▶ _TEXT SEGMENT_:
14

Considering a pared-down example of down-casting unsigned to unsigned char,

void unsigned_to_unsigned_char(unsigned *sp, unsigned char *dp)
{
  *dp = (unsigned char)*sp;
}

The above C code is translated to assembly code with gcc -Og -S as

movl    (%rdi), %eax
movb    %al, (%rsi)

For what reason is the C-to-assembly translation not as below?

movb    (%rdi), %al
movb    %al, (%rsi)

Is it because this is incorrect, or because movl is more conventional, or shorter in encoding, than is movb?

Peter Mortensen
  • 30,738
  • 21
  • 105
  • 131
aafulei
  • 2,085
  • 12
  • 27
  • 4
    Related: [Why does GCC chose dword movl to copy a long shift count to CL?](https://stackoverflow.com/q/63571651) - again, `movl` is the most efficient instruction out of the multiple valid choices, in that case not even matching the operand-size of the C variable. Same for loading a `char` function arg from the stack, although I can't find that Q&A again. – Peter Cordes Jul 17 '21 at 16:13

2 Answers2

10

Writing to an 8 bit x86 register possibly incurs an extra merge µop when the new low byte is merged with the old high bytes of the corresponding 32/64 bit register. This can also cause an unexpected data dependency on the previous value of the register.

For this reason, it is generally a good idea to only write to 32/64 bit variants of general purpose registers on x86.

fuz
  • 88,405
  • 25
  • 200
  • 352
6

The cast in your question is wholly unnecessary as the language will effectively perform that cast before the assignment anyway, and so it contributes nothing to the generated code (remove it and see no changes, no errors or warnings).

The right hand side deference is of type unsigned int so, that's what it done.  Given a 32-bit bus, there's no performance penalty for doing a word dereference (modulo alignment issues).

If you wanted other, you can cast before the dereference, as follows:

void unsigned_to_unsigned_char(unsigned *sp, unsigned char *dp)

▶ _ENTRIES SUPPLIED_:
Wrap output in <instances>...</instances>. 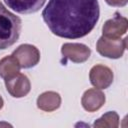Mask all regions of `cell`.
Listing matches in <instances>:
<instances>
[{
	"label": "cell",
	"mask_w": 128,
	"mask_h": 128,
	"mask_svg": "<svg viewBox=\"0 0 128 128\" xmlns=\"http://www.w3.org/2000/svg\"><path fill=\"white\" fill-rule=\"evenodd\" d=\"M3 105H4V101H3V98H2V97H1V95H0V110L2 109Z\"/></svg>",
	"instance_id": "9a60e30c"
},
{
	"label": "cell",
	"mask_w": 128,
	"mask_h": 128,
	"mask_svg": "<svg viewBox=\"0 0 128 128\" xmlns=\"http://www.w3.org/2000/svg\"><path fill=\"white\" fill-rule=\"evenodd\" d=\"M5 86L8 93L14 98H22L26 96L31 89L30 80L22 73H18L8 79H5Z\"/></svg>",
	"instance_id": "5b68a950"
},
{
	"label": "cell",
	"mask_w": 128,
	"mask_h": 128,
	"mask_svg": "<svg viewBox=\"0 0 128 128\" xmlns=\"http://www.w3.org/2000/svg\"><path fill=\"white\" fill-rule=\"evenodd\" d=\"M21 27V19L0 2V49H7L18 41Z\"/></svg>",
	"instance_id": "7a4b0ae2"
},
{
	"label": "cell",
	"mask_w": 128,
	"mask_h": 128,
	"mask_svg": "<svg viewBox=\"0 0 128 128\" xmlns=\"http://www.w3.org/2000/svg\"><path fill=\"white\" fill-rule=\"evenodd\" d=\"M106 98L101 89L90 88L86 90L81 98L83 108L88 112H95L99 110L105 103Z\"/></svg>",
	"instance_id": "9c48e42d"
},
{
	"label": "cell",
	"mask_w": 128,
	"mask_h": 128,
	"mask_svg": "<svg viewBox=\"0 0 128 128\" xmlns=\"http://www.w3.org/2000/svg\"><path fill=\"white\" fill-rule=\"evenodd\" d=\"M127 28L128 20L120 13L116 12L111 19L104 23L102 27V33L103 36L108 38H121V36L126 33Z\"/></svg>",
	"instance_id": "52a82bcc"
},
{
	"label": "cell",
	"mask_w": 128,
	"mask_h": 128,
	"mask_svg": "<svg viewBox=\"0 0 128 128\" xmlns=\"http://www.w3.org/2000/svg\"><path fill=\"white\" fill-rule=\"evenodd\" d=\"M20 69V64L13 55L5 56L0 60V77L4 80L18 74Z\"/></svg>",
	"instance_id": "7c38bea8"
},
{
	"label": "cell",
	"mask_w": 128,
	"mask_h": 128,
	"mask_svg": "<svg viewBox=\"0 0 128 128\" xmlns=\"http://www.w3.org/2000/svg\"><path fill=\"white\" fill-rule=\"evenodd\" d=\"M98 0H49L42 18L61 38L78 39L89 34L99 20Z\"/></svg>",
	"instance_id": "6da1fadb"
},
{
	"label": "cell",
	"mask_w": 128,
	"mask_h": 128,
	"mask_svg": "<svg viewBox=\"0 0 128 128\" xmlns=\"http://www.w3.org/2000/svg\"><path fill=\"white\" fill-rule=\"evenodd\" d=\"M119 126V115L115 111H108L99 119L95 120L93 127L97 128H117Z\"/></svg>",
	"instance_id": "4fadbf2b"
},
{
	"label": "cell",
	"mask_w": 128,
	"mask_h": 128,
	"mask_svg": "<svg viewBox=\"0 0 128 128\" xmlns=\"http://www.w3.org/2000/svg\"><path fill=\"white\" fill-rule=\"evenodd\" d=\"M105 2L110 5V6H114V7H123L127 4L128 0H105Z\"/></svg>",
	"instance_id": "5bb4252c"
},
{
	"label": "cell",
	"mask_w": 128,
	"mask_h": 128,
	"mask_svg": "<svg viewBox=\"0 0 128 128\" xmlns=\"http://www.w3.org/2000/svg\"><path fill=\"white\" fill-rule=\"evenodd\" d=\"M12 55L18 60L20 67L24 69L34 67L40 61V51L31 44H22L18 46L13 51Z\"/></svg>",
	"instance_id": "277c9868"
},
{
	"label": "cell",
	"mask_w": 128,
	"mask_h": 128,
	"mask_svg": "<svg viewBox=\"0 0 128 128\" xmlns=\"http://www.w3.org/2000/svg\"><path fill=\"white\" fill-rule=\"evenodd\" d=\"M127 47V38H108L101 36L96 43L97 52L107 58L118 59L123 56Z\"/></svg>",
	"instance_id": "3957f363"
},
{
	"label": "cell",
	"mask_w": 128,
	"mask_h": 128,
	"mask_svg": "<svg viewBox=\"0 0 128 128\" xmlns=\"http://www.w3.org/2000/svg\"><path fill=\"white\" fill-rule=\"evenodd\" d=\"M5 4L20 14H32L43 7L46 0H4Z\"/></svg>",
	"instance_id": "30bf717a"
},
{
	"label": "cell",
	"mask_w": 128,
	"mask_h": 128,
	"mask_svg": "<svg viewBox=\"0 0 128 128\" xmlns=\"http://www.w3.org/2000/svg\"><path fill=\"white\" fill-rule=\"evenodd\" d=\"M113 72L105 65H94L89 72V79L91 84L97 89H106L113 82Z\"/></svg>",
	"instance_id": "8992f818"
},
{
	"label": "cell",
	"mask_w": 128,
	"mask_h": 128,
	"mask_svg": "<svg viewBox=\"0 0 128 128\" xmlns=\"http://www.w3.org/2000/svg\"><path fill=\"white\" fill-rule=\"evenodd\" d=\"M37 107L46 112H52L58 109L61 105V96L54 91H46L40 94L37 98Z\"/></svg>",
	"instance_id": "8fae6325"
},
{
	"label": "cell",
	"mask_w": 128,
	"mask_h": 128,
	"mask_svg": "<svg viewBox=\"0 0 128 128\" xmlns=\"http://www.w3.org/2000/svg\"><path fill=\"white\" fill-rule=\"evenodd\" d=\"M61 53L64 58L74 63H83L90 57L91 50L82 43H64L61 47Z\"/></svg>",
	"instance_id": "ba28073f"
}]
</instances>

▶ _WORK INSTRUCTIONS_:
1: From the movl thread, copy the passage that begins at the words "The above C" and stops after the words "not as below?".
2: Using the movl thread, decide whether each statement agrees with it, and back each yes or no with the deciding words quoted from the thread. (a) The C code was turned into assembly with gcc -Og -S. (b) One answer advises writing to the 8 bit registers on x86. (c) The second answer says removing the cast brings up warnings.

▶ _ANSWERS TO THE PROBLEMS_:
1:
The above C code is translated to assembly code with gcc -Og -S as

movl    (%rdi), %eax
movb    %al, (%rsi)

For what reason is the C-to-assembly translation not as below?

2:
(a) Yes: "The above C code is translated to assembly code with gcc -Og -S"
(b) No: "it is generally a good idea to only write to 32/64 bit variants of general purpose registers on x86."
(c) No: "remove it and see no changes, no errors or warnings"